Integration of Rapid Miner in Pentaho

Question

I know that Pentaho include Weka for data mining task, but now I'm using Rapid Miner. How can I Integrate a Rapid Miner process in Pentaho??
Thank you for help me.

steffen · Answer

Hello Andrea

Well ... "how" is somehow funny, because we are not talking about something simple here...

In general, it is not possible to do this by using tool x (at least: I do not know any) in one hour. You have to integrate it on your own.

If you are able to write a plugin for kettle and know how to extend rapidminer, you can figure it out on your own. Without learning these things, you will simply not be able to succeed.

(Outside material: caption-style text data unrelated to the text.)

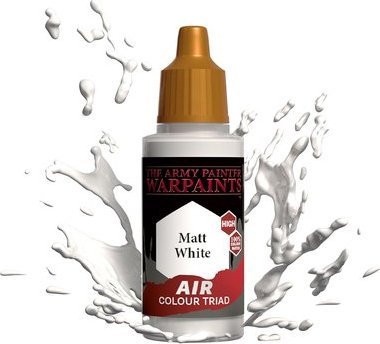 Army Painter Army Painter Warpaints - Air Matt White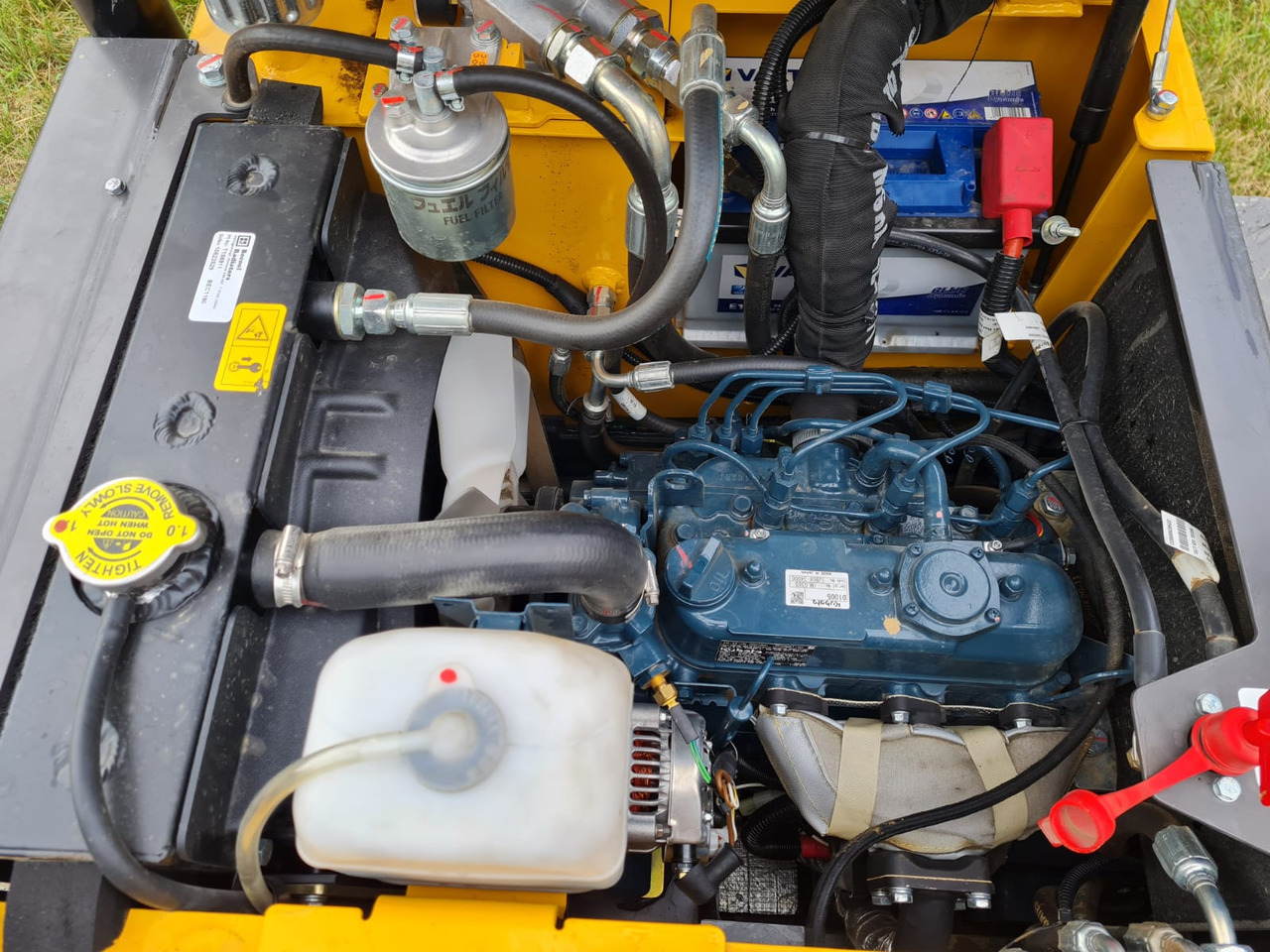 Mini dumper MECALAC TA 1 eh: picture 14 Mini dumper MECALAC TA 1 eh: picture 14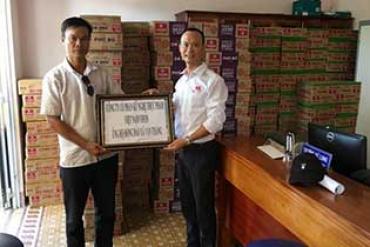 VIFON GENERAL HANDSELVES THE STORM 12, SUPPORTING 1000 INSTANT NOODLES, INSTANT NOODLES.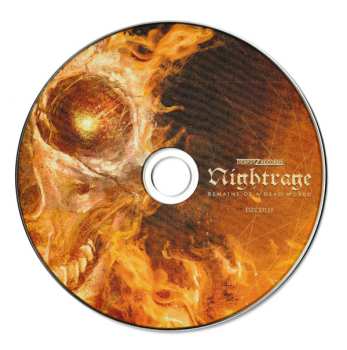 CD Nightrage: Remains Of A Dead World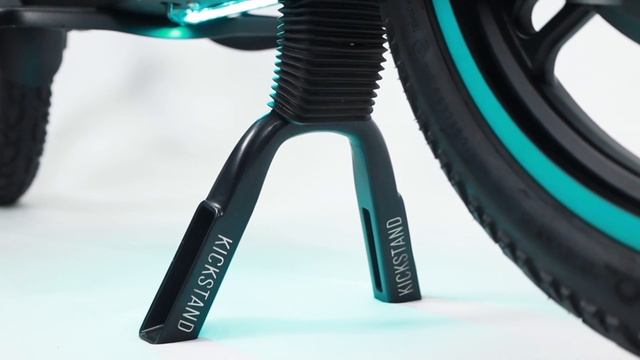 Introducing the Cosmo 2: Veo's Latest Seated E-scooter смотреть онлайн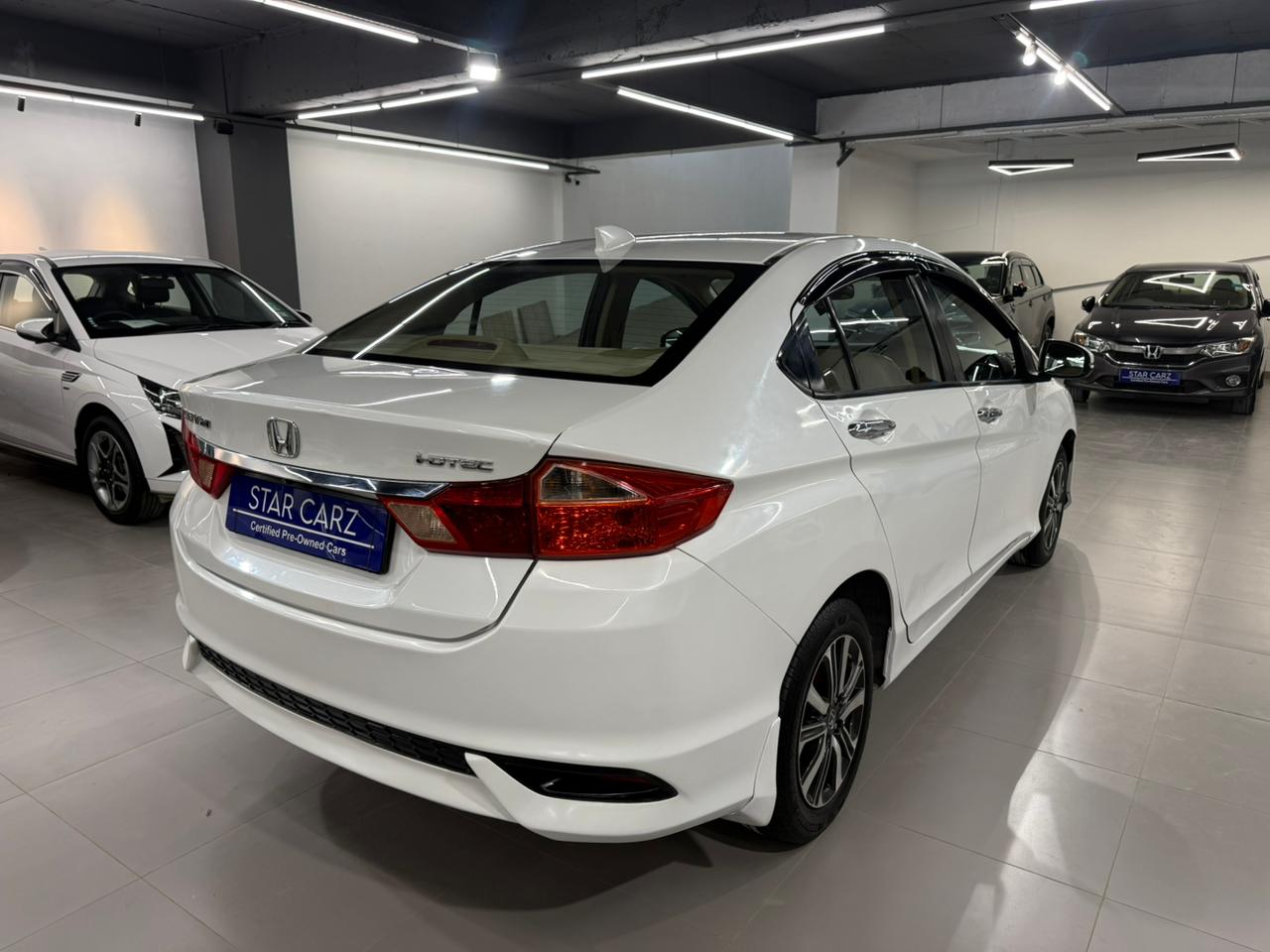 HONDA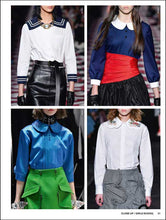 Load image into Gallery viewer, NEXT LOOK CLOSE-UP BLOUSES AW2020/21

Here are some hints:* kettle has a completely different data flow architecture than rapidminer. In short, kettle is designed to process millions of rows using a iterator-principle (i.e. it tries to process one row at a time), meanwhile rapidminer also allows this but focuses more on processing huge datasets as whole. This means, that you have either a rapidminer process, which is also able to handle one row at time (nice !) or not, which will result in a so called "blocking step" in kettle. The former case applies generally to model-application, the latter case to nearly all data mining processes I perform on a daily basis. 
* Giving this, could it be an option to perform all the etl-stuff with kettle and apply rapidminer afterwards (with data stored in a database) ?
* A implementation could look like this: A step in pentaho takes a rapidminer process (as xml-file) as argument, inits rapidminer, then converts the input data for this step (either one row at a time or all rows by collecting them in this step), passes it to the process and executes. The result is converted back to kettle-format. Clearly a lot of work, hm ?

happy mining coding

steffen